Description of the task: Reproduce the entries exactly.

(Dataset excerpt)
+ + +

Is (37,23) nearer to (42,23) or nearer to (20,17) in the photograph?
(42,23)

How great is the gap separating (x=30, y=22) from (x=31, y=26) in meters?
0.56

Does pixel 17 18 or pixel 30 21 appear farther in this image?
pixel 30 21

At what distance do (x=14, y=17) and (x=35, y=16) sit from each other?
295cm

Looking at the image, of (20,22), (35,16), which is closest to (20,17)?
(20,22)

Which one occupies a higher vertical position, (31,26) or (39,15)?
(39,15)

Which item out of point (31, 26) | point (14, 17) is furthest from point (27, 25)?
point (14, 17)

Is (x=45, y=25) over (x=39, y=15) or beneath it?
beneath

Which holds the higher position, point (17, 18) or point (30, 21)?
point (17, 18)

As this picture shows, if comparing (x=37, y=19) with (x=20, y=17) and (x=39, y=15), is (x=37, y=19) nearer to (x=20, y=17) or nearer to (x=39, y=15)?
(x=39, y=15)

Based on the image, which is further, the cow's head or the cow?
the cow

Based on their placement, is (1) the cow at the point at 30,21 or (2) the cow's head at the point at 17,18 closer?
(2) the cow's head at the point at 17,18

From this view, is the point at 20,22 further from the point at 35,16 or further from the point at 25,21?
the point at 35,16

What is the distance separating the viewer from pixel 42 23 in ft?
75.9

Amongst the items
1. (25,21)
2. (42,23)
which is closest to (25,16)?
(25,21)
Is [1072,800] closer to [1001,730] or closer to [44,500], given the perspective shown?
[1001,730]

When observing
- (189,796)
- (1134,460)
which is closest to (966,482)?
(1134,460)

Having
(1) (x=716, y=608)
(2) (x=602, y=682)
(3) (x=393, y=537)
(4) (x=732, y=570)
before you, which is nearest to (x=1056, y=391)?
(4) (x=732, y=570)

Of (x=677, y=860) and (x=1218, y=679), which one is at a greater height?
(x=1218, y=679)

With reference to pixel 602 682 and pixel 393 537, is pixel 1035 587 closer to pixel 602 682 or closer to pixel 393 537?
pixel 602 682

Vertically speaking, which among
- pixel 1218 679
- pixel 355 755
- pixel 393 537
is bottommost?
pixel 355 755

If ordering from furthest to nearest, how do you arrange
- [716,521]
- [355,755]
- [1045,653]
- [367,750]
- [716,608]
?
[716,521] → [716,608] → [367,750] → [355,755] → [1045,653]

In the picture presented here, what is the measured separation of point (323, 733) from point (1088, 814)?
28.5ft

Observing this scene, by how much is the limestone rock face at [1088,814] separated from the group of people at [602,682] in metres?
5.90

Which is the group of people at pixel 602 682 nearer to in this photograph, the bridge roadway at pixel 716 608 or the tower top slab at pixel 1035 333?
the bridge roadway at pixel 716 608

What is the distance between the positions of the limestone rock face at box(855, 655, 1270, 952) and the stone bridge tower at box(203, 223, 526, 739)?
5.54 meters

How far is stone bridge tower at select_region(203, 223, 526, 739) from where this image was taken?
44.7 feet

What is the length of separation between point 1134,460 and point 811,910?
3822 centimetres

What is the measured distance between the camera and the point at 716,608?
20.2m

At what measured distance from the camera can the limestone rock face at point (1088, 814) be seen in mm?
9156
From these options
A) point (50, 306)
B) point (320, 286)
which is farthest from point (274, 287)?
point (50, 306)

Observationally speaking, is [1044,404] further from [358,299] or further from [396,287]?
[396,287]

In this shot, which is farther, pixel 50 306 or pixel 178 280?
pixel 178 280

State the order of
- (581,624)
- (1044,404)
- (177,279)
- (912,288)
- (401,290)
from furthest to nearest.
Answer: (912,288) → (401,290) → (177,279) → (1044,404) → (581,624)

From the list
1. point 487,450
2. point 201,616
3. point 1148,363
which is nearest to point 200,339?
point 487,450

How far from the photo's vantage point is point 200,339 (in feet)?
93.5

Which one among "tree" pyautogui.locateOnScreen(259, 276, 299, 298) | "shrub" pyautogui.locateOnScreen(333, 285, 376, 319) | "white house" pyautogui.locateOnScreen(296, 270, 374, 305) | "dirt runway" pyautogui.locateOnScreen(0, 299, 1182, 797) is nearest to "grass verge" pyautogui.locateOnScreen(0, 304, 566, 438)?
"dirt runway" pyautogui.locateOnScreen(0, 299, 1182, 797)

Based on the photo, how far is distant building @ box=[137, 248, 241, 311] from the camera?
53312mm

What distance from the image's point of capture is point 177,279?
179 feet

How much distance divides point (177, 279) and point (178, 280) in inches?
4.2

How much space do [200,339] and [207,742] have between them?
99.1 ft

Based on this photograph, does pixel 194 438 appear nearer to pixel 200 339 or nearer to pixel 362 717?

+ + +

Completed task:
Is (37,23) nearer to (42,23) or nearer to (20,17) in the photograph?
(42,23)

How great is the gap separating (x=30, y=22) from (x=31, y=26) in meters?
0.56

Does pixel 17 18 or pixel 30 21 appear farther in this image?
pixel 30 21

At what distance do (x=14, y=17) and (x=35, y=16) sit from each other?
295cm

Looking at the image, of (20,22), (35,16), which is closest to (20,17)?
(20,22)

Which one occupies a higher vertical position, (31,26) or (39,15)?
(39,15)

Which item out of point (31, 26) | point (14, 17) is furthest from point (27, 25)?
point (14, 17)

Is (x=45, y=25) over (x=39, y=15) or beneath it?
beneath

Which holds the higher position, point (17, 18) or point (30, 21)?
point (17, 18)

As this picture shows, if comparing (x=37, y=19) with (x=20, y=17) and (x=39, y=15), is (x=37, y=19) nearer to (x=20, y=17) or nearer to (x=39, y=15)?
(x=39, y=15)

Based on the image, which is further, the cow's head or the cow?
the cow

Based on their placement, is (1) the cow at the point at 30,21 or (2) the cow's head at the point at 17,18 closer?
(2) the cow's head at the point at 17,18

From this view, is the point at 20,22 further from the point at 35,16 or further from the point at 25,21?
the point at 35,16

What is the distance separating the viewer from pixel 42 23 in ft?
75.9

Amongst the items
1. (25,21)
2. (42,23)
which is closest to (25,16)?
(25,21)
Is [1072,800] closer to [1001,730] or closer to [44,500], given the perspective shown?
[1001,730]

When observing
- (189,796)
- (1134,460)
which is closest to (966,482)?
(1134,460)

Having
(1) (x=716, y=608)
(2) (x=602, y=682)
(3) (x=393, y=537)
(4) (x=732, y=570)
before you, which is nearest to (x=1056, y=391)?
(4) (x=732, y=570)

Of (x=677, y=860) and (x=1218, y=679), which one is at a greater height?
(x=1218, y=679)

With reference to pixel 602 682 and pixel 393 537, is pixel 1035 587 closer to pixel 602 682 or closer to pixel 393 537?
pixel 602 682

Vertically speaking, which among
- pixel 1218 679
- pixel 355 755
- pixel 393 537
is bottommost?
pixel 355 755

If ordering from furthest to nearest, how do you arrange
- [716,521]
- [355,755]
- [1045,653]
- [367,750]
- [716,608]
?
[716,521] → [716,608] → [367,750] → [355,755] → [1045,653]

In the picture presented here, what is the measured separation of point (323, 733) from point (1088, 814)?
28.5ft

Observing this scene, by how much is the limestone rock face at [1088,814] separated from the group of people at [602,682] in metres?
5.90

Which is the group of people at pixel 602 682 nearer to in this photograph, the bridge roadway at pixel 716 608 or the tower top slab at pixel 1035 333?
the bridge roadway at pixel 716 608

What is the distance between the positions of the limestone rock face at box(855, 655, 1270, 952) and the stone bridge tower at box(203, 223, 526, 739)?
5.54 meters

How far is stone bridge tower at select_region(203, 223, 526, 739) from where this image was taken?
44.7 feet

What is the length of separation between point 1134,460 and point 811,910?
3822 centimetres

What is the measured distance between the camera and the point at 716,608?
20.2m

At what measured distance from the camera can the limestone rock face at point (1088, 814) be seen in mm?
9156
From these options
A) point (50, 306)
B) point (320, 286)
which is farthest from point (274, 287)?
point (50, 306)

Observationally speaking, is [1044,404] further from [358,299] or further from [396,287]?
[396,287]

In this shot, which is farther, pixel 50 306 or pixel 178 280?
pixel 178 280

State the order of
- (581,624)
- (1044,404)
- (177,279)
- (912,288)
- (401,290)
from furthest to nearest.
Answer: (912,288) → (401,290) → (177,279) → (1044,404) → (581,624)

From the list
1. point 487,450
2. point 201,616
3. point 1148,363
which is nearest to point 200,339?
point 487,450

How far from the photo's vantage point is point 200,339 (in feet)?
93.5

Which one among "tree" pyautogui.locateOnScreen(259, 276, 299, 298) | "shrub" pyautogui.locateOnScreen(333, 285, 376, 319) | "white house" pyautogui.locateOnScreen(296, 270, 374, 305) | "dirt runway" pyautogui.locateOnScreen(0, 299, 1182, 797) is nearest to "grass verge" pyautogui.locateOnScreen(0, 304, 566, 438)?
"dirt runway" pyautogui.locateOnScreen(0, 299, 1182, 797)

Based on the photo, how far is distant building @ box=[137, 248, 241, 311] from the camera?
53312mm

What distance from the image's point of capture is point 177,279?
179 feet

How much distance divides point (177, 279) and point (178, 280) in inches?
4.2

How much space do [200,339] and [207,742] have between them?
99.1 ft

Based on this photograph, does pixel 194 438 appear nearer to pixel 200 339 or nearer to pixel 362 717?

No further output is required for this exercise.